Hudson Highlands: Part 2

The Environmental Movement

Deadly toxic wastes. Unbreathable air. Water so foul aquatic life was dying. Such conditions inspired the creation of a national environmental movement in the 1960s and ’70s. Hudson River issues and organizations played a major role. Here are some of the landmark events.

Pete Seeger (1919–2014)

Renowned folksinger Pete Seeger had lived near the Hudson River town of Beacon, New York, for two decades when he dreamed up a plan to save the river.
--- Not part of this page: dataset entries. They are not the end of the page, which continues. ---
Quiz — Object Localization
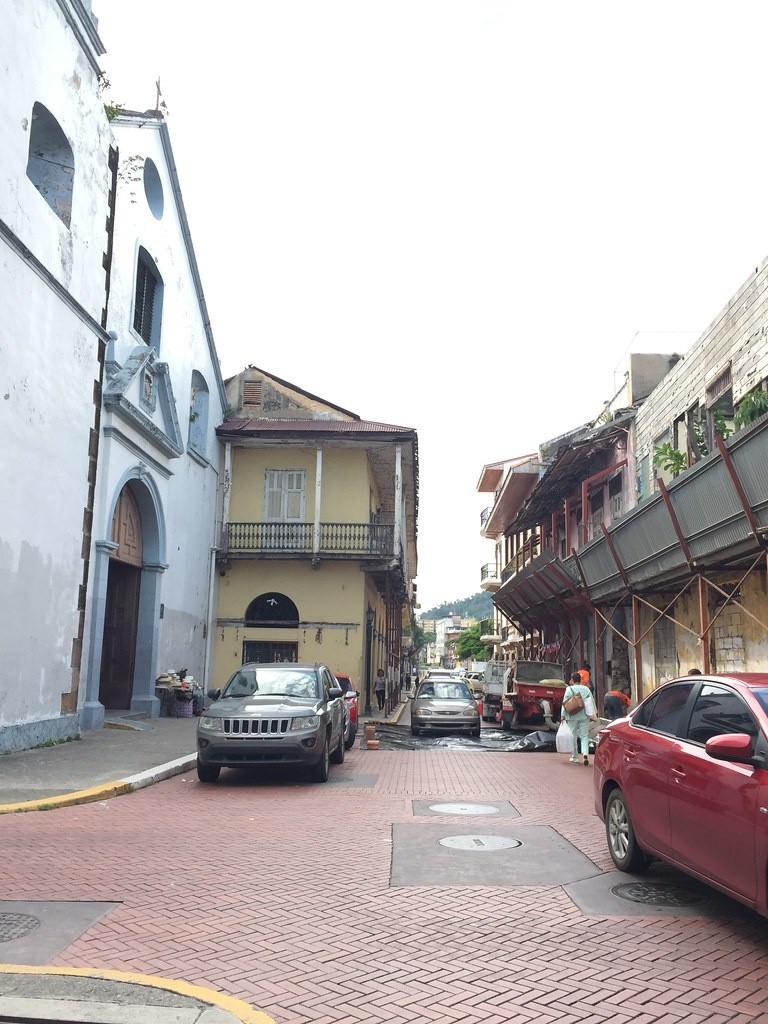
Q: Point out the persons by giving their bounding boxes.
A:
[373,669,385,712]
[560,672,597,765]
[578,664,594,694]
[605,691,630,719]
[415,674,419,687]
[181,668,203,715]
[413,667,416,675]
[406,674,411,691]
[688,668,701,675]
Seeger proposed building a replica of a wooden Hudson River cargo sloop from the 1800s. He hoped it would attract people back to the Hudson and convince them to “love their river again.” His idea gained support.

By 1969, funds had been raised and the Clearwater launched. In 1970, the sloop sailed to Washington, D.C. to participate in the first Earth Day. Seeger told the New York Times:

“We’ve sailed for a year up and down the river showing people what the river used to be, how it’s polluted now, and what it can be. But now we’re going to Washington because the problems of American rivers can’t be solved by people like me who live on them. Only the Federal Government has the power to enact and enforce the laws that are needed.”

Music is one tool the Clearwater organization has used to bring people to the water. Their summer concerts are famous. Another tool is education. Generations of school children have learned about the history and ecology of the river while getting a thrilling ride aboard the Clearwater.